Research Paper Volume 12, Issue 12 pp 12051—12073
Identification of an immune-related long non-coding RNA signature and nomogram as prognostic target for muscle-invasive bladder cancer
- 1 Department of Urology, Tianjin Medical University General Hospital, Tianjin 300052, China
- 2 Department of Cardiothoracic Surgery, Tianjin Medical University General Hospital, Tianjin 300052, China
- 3 Department of Gastroenterology and Institute of Clinical Molecular Biology, Peking University People’s Hospital, Beijing 100044, China
- 4 Department of Hepatobiliary Surgery, National Cancer Center, National Clinical Research Center for Cancer, Cancer Hospital, Chinese Academy of Medical Sciences and Peking Union Medical College, Beijing 100021, China
- 5 The Second Clinical Medical School, Nanchang University, Nanchang 330006, Jiangxi, China
- 6 Department of Urology, The Second Hospital of Tianjin Medical University, Tianjin 300211, China
Received: February 20, 2020 Accepted: May 1, 2020 Published: June 24, 2020https://doi.org/10.18632/aging.103369
How to Cite
Copyright © 2020 Song et al. This is an open-access article distributed under the terms of the Creative Commons Attribution License (CC BY 3.0), which permits unrestricted use, distribution, and reproduction in any medium, provided the original author and source are credited.

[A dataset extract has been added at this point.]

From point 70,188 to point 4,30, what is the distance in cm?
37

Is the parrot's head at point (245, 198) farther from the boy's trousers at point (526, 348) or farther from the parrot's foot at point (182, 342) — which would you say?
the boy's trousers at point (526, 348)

To identify an immune-related prognostic signature based on long non-coding RNAs (lncRNAs) and find immunotherapeutic targets for bladder urothelial carcinoma, we downloaded RNA-sequencing data from The Cancer Genome Atlas (TCGA) dataset. Functional enrichment analysis demonstrated bladder urothelial carcinoma was related to immune-related functions. We obtained 332 immune-related genes and 262 lncRNAs targeting immune-related genes. We constructed a signature based on eight lncRNAs in training cohort. Patients were classified as high-risk and low-risk according to signature risk score. High-risk patients had poor overall survival compared with low-risk patients (P < 0.001). Multivariate Cox regression suggested the signature was an independent prognostic indicator. The findings were further validated in testing, entire TCGA and external validation cohorts. Gene set enrichment analysis indicated significant enrichment of immune-related phenotype in high-risk group. Immunohistochemistry and online analyses validated the functions of 4 key immune-related genes (LIG1, TBX1, CTSG and CXCL12) in bladder urothelial carcinoma. Nomogram proved to be a good classifier for muscle-invasive bladder cancer through combining the signature. In conclusion, our immune-related prognostic signature and nomogram provided prognostic indicators and potential immunotherapeutic targets for muscle-invasive bladder cancer.